• PROBLEM SET:
1 – In the passage on methodology in the philosophy of religion, whose discussion of the problem of evil shows a degree of confidence similar to Mackie's?
2 – From the passage on methodology in the philosophy of religion, output everything from "Mackie is not" down to "determinable a priori.".
3 – Explain why the passage on methodology in the philosophy of religion presents John Mackie as an example of vastly overconfident aprioricity.

• SUPPLIED PASSAGE:
━━━━━━━━

Methodology in the philosophy of religion, with few exceptions, has not received much discussion.1 It is a common methodology—but not one that is especially self-conscious—to approach the broad range of issues that characterize philosophy of religion with what we might call vastly overconfident aprioricity. John Mackie illustrates this method. Mackie approaches the problem of evil with a striking degree of confidence in our a priori knowledge of the traditional attributes of God. He writes: ‘. . . in its simplest form the problem is this: God is omnipotent; God is wholly good; and yet evil exists. There seems to be some contradiction between these propositions, so that if any two of them were true the third would be false.’2 Perhaps as famously, Mackie boldly declares that ‘any adequate solution’ to his version of the problem of evil must abandon the proposition that God is omnipotent, or abandon the proposition that God is wholly good, or abandon the proposition that there exists evil. It’s out of the question for Mackie that, on the contrary, we might doubt his a priori intuitions about the concept of omnipotence or perfect goodness. It’s bizarrely regarded as out of the question to suggest that these intuitions might be mistaken or not especially well-informed. The idea that we might propose an alternative analysis of, say, omnipotence, Mackie relegates to the bin of fallacious solutions.

Mackie is not alone. We find a similar degree of confidence in J. Howard Sobel’s discussion of the problem of evil. Sobel considers the concept of omnipotence to be fully determinable a priori.

━━━━━━━━

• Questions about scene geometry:
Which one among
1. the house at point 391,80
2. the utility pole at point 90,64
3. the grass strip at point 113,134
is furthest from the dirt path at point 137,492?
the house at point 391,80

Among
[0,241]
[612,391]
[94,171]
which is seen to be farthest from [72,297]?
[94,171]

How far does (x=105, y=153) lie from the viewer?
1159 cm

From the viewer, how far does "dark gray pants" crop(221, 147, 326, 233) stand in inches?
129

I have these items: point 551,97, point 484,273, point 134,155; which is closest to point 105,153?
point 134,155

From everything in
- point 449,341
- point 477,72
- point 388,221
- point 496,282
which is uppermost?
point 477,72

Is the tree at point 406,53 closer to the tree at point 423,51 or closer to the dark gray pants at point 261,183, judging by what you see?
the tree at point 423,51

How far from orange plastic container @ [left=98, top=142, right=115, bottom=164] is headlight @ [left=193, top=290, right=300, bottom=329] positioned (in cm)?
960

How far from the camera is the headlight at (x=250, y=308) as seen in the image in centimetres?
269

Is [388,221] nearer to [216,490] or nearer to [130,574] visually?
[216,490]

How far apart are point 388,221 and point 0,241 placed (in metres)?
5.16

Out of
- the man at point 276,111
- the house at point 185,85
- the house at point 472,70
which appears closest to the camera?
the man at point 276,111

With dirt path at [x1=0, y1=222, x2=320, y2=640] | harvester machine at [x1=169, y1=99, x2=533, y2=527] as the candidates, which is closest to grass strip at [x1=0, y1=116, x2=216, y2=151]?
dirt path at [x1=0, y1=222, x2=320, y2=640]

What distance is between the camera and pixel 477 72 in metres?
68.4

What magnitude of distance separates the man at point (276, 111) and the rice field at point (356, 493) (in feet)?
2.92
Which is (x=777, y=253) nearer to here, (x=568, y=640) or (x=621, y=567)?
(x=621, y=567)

━━━━━━━━

• RESPONSES BY TASK:
1 – J. Howard Sobel's discussion.

2 –
Mackie is not alone. We find a similar degree of confidence in J. Howard Sobel’s discussion of the problem of evil. Sobel considers the concept of omnipotence to be fully determinable a priori.

3 – Mackie approaches the problem of evil with a striking degree of confidence in our a priori knowledge of the traditional attributes of God. He treats it as out of the question that his a priori intuitions about omnipotence or perfect goodness might be mistaken. He also dismisses any alternative analysis of omnipotence as a fallacious solution.